Data listing:
——————
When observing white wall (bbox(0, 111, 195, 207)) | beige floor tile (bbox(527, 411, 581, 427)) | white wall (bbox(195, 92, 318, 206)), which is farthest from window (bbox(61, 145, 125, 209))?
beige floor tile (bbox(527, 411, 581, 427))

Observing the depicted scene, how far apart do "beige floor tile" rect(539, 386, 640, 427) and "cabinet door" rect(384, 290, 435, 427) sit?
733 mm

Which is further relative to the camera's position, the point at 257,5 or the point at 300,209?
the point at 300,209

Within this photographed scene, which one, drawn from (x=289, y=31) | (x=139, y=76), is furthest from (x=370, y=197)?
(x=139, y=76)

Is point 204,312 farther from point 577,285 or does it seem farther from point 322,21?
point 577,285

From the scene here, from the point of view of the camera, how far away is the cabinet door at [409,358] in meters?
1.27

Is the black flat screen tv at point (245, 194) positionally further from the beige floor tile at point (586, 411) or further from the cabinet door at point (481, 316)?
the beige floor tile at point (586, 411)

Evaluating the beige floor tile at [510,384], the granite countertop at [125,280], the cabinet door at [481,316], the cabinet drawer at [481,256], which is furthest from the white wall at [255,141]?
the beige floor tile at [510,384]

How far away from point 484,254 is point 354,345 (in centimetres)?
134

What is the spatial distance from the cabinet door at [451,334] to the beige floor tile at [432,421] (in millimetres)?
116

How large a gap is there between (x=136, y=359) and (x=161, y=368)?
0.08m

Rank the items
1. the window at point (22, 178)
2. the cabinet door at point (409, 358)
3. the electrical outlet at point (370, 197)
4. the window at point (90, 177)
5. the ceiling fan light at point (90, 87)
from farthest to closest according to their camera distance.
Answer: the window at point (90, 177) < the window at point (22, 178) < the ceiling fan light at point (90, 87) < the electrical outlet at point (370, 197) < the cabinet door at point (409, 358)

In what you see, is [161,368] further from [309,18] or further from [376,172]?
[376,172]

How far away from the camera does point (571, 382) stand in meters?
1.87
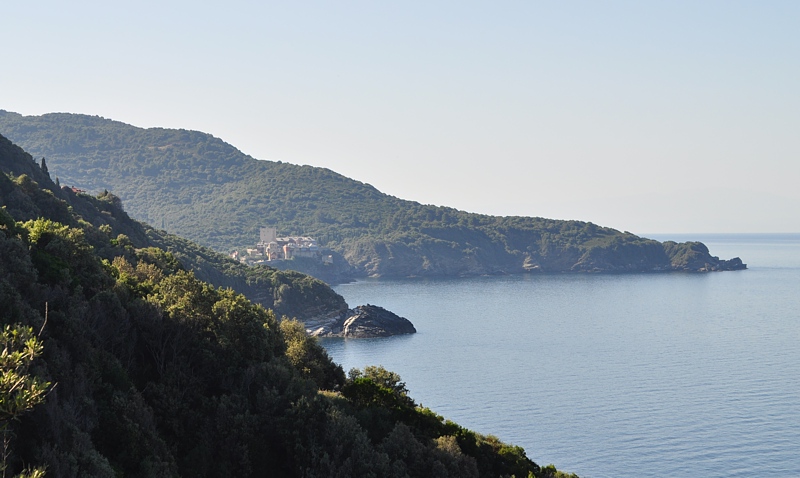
——————
Show each line in the records above that contains the string "ceiling".

SOLUTION TO THIS PROBLEM:
5. the ceiling fan light at point (90, 87)
Answer: the window at point (90, 177) < the window at point (22, 178) < the ceiling fan light at point (90, 87) < the electrical outlet at point (370, 197) < the cabinet door at point (409, 358)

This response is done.